Later I asked McCartney if her Mini was turbocharged.
She laughed. After a moment she said: “My mum used to have a Mini Cooper. She had it custom-sprayed this metallic hot pink. She had a little microphone put in it, and she would sing to her eight-track. And she had a bench seat put in the front, and she’d always have four dogs in the back. My mum was renowned for collecting us late from school. I’d be on the village lane in Peasmarsh, and all of sudden — yeeooww — racing around the corner was this pink Mini with Neil Young screaming out.”
McCartney is in many ways her mother’s daughter. Like Linda, who died in 1998, McCartney doesn’t often wear makeup or fuss with her hair (though she doesn’t go so far as to cut it herself, as her mother did) or worry much about her critics. That so many of her designs seem to say, “This is me, whether you like it or not,” suggests the depth of her mother’s influence.
“She’s a paradox, I’ve always thought,” says Andrea Barron, a documentary-film producer, who has been a close friend of McCartney’s for more than 20 years. “She’s as male as she is female. She’s as feminine as she is strong. She’s always present. She’s one of those people, if you’re talking, who listens. She’s got balls, but she’s gentle. Every paradox, and I’ve thought this since Day 1.” For good or bad, contrast — the stylistic refuge of many designers in the past 20 years — is also at the heart of McCartney’s fashion, with a masculine pajama print complemented by a swirly white trim taken from a ceramic pattern, a combination she used recently for minidresses. But she does the effect well, in a way that feels true to her.
The seesawing between one thing and the other relates, naturally, to her upbringing: the public/private nature of Paul and Linda’s life, the to and fro between her “more gritty Liverpool side,” as she put it, and her cosmopolitan, well-to-do American side. In a work or social situation, you can almost see her drawing from both parts of herself, her conversational manner direct and mildly ironic. (One person, commenting on her ability to make people feel special, said, “I can never work out when it’s completely natural and when it isn’t.”)
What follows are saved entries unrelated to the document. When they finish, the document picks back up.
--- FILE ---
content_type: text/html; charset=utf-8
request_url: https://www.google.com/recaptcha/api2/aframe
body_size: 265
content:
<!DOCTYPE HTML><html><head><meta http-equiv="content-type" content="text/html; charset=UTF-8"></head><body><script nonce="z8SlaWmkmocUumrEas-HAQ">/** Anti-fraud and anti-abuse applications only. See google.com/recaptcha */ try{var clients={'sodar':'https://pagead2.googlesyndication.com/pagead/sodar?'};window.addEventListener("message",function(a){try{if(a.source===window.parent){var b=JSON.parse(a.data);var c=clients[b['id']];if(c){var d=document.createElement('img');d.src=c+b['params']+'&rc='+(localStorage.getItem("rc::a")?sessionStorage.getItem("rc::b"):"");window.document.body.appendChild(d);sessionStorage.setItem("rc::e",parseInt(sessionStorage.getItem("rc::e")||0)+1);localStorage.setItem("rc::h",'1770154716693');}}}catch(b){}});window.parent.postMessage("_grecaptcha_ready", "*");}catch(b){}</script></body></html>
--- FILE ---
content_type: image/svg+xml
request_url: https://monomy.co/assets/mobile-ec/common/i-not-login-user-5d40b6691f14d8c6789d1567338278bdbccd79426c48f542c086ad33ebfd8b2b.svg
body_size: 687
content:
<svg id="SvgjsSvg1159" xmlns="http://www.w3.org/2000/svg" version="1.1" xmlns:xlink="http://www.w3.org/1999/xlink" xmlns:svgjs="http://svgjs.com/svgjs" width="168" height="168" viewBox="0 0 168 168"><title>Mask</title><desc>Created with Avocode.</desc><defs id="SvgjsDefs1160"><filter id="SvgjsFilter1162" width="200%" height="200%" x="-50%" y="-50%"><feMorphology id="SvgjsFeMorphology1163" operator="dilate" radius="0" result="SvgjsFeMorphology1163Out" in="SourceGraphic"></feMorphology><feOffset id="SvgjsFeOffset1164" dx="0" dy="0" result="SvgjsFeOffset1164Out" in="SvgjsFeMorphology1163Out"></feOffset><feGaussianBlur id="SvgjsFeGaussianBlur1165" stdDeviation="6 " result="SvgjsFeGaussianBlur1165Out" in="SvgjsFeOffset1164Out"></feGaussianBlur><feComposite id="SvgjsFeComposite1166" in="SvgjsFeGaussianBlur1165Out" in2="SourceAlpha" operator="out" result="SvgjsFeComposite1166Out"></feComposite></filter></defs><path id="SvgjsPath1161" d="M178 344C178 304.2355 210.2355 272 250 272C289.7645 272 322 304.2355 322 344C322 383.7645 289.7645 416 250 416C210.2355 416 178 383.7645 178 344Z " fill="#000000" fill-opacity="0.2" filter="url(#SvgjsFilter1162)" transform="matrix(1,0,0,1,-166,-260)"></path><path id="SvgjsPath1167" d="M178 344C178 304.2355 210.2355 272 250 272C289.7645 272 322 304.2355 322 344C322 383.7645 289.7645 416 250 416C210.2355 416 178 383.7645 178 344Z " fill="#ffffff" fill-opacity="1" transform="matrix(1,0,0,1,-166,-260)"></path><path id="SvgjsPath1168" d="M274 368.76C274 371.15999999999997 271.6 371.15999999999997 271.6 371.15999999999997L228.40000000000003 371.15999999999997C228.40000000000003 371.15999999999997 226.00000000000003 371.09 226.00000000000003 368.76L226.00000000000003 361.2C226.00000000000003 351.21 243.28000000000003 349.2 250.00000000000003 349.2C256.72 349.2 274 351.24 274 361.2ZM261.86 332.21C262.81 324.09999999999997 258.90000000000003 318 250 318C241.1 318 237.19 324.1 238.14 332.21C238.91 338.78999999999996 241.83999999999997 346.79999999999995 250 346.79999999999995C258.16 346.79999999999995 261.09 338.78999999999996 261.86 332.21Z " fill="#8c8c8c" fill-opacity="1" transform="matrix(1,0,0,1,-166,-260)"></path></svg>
Perhaps the most obvious way her parents have influenced her is in her thinking about animal cruelty. She is the only high-end designer who makes exclusively nonleather handbags and shoes. Her Falabella bags, which feature a chain detail along the edge, are hugely popular — according to Lukoff, accessory sales have grown fourfold in the last three years. Talking about her insistence on being leather-free, McCartney told me that she doesn’t think the rules of the fashion industry change very much. “They do on the design level, how a dress is made, but when it comes to how business is done, people pretty much follow the same rules,” she said. “Obviously I believe that using crocodile or leather to make a handbag is cruel. But it’s also not modern, you’re not pushing innovation.”